The Cr content of mushrooms, needles, and leaves was too low for accurate isotopic ratio measurements. δ53Cr values increased from soil-to-soil solution to lichens. Wet deposition could be the explanation for the heavy signature found for δ53Cr in lichens [46]. There is a positive correlation between Cr concentrations and increasing proximity to chromite processing steelworks and a negative correlation between δ53Cr values and increasing proximity to the steelworks implicating the smelter as the primary airborne Cr contributor in the area.

(4) Copper. Highest concentrations of Cu were found in the upper soil horizons from the city location and concentrations decrease with depth (Table 7). Similarly to Cd soil distribution, Cu is significantly less stratified in the suburb soil than in the soil from the city. However, Cu is bound in soils in a different pool than Cd. Most of the Cu in top soil resides in the oxidizable fraction (F4), generally associated with organic matter. The smallest Cu pool was found within the F3 fraction in all depths and at all sample locations. Hence, Cu is not associated with Mn and Fe-oxides in the soil profiles.
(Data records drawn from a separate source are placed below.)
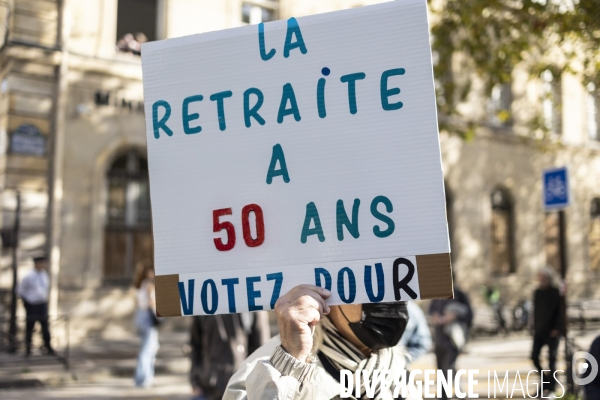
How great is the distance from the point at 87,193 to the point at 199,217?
12.8 meters

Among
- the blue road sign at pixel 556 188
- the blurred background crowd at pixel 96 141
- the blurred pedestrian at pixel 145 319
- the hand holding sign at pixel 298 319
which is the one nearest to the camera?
the hand holding sign at pixel 298 319

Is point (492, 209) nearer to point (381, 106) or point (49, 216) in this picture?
point (49, 216)

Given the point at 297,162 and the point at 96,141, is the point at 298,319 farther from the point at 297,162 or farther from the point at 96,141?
the point at 96,141

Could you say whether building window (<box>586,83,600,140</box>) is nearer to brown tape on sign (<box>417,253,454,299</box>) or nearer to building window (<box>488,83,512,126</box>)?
building window (<box>488,83,512,126</box>)

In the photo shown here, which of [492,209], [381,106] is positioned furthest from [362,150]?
→ [492,209]

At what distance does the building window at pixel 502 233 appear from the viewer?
21.5 m

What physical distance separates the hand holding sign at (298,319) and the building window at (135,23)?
1418 centimetres

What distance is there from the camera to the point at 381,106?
7.07 feet

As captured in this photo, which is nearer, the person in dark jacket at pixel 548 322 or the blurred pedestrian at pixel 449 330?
the blurred pedestrian at pixel 449 330

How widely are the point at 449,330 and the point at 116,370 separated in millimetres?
5716

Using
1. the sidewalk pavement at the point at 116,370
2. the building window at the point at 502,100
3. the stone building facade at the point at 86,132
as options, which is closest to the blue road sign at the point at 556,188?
the sidewalk pavement at the point at 116,370

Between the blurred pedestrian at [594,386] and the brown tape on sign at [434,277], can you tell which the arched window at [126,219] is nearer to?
the blurred pedestrian at [594,386]

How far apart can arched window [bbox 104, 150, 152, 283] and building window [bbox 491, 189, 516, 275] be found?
39.3 ft

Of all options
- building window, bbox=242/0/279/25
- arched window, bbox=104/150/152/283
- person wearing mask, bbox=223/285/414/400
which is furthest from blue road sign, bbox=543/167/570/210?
building window, bbox=242/0/279/25
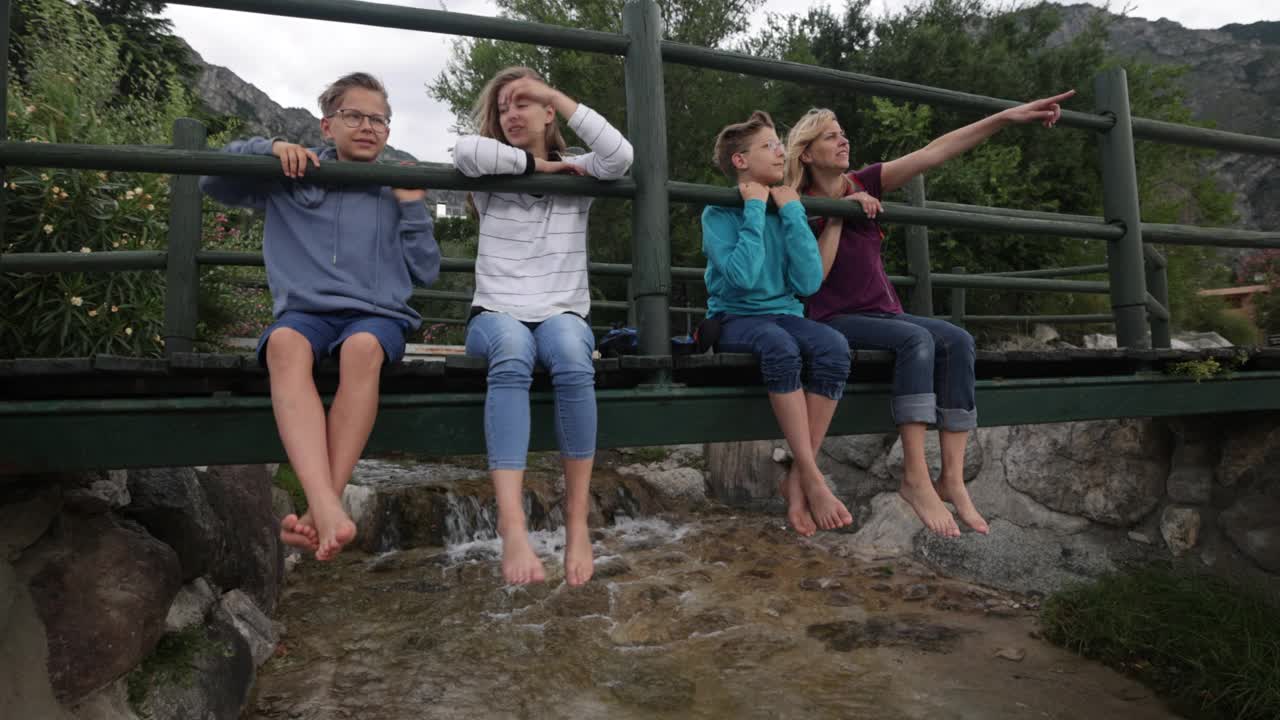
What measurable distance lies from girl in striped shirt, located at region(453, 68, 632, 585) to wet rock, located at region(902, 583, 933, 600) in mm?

The Cu isotopic ratios show no notable variations with soil depth. The Cu in the city soils has a heavy isotopic signature, while the suburban soil has a δ65Cu value of approximately −0.1‰. This is consistent with previously reported findings for soil systems affected by Cu from an anthropogenic source [47], affirming that Cu isotopes can be used an indicator of anthropogenic pollution.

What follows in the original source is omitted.